■ PROBLEM STATEMENT
Find each line of the data below that contains the word "hilltop" and copy those lines out in full. Match the word's capitalization exactly.

Records
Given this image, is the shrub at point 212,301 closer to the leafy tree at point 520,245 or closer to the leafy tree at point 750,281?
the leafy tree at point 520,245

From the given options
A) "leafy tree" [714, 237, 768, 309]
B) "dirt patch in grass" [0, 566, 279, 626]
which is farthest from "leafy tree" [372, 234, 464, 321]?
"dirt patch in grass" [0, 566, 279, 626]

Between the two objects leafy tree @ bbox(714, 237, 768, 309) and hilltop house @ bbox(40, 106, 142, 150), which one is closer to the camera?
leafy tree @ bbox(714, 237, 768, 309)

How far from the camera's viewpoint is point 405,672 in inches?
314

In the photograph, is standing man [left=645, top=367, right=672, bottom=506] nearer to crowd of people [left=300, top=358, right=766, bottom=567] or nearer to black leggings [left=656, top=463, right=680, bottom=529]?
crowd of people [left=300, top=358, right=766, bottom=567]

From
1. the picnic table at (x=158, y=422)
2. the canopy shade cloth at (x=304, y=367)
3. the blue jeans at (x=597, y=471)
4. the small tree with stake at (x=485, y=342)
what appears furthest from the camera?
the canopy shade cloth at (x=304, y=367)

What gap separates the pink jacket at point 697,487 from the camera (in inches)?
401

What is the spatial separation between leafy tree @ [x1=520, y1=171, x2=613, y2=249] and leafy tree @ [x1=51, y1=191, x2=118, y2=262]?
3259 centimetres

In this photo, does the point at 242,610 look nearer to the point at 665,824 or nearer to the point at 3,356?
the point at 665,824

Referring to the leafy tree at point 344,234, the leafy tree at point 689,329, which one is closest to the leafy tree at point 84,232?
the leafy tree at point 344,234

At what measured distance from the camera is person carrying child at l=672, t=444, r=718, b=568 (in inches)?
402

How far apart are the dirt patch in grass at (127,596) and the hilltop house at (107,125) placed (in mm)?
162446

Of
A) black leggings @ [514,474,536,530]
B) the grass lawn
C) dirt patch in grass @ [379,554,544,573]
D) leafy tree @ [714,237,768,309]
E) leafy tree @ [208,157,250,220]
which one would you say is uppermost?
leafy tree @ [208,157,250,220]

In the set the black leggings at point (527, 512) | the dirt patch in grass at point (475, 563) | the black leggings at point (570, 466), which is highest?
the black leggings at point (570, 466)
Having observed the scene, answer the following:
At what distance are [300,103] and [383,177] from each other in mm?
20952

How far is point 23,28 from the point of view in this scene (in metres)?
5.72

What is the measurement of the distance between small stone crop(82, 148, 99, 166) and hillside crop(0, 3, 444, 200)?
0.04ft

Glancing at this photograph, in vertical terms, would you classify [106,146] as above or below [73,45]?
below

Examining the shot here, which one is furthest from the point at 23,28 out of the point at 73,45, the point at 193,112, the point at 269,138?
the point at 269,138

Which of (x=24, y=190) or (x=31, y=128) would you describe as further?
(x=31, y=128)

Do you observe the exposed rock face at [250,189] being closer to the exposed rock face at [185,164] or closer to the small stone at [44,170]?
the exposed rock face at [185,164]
* * *
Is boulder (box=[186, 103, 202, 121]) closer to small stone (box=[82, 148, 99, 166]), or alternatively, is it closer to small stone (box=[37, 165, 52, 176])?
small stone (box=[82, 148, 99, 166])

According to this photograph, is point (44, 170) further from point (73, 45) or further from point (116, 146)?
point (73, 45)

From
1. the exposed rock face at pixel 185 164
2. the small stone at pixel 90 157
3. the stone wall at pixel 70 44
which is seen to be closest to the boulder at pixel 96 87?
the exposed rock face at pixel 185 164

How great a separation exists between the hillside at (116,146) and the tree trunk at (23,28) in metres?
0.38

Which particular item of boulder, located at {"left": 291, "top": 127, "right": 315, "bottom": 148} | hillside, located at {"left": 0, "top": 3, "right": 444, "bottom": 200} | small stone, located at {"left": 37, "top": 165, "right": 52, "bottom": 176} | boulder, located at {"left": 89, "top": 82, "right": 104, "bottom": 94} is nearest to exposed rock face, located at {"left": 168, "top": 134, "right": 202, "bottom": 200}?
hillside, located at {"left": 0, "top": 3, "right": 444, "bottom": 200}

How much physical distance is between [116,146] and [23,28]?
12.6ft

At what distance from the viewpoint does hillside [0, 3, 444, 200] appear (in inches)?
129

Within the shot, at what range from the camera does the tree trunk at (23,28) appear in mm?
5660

■ RESULT
Between the two objects leafy tree @ bbox(714, 237, 768, 309) and hilltop house @ bbox(40, 106, 142, 150), which one is closer to the camera?
How far apart are the dirt patch in grass at (127,596) and the hilltop house at (107,125) placed (in mm)?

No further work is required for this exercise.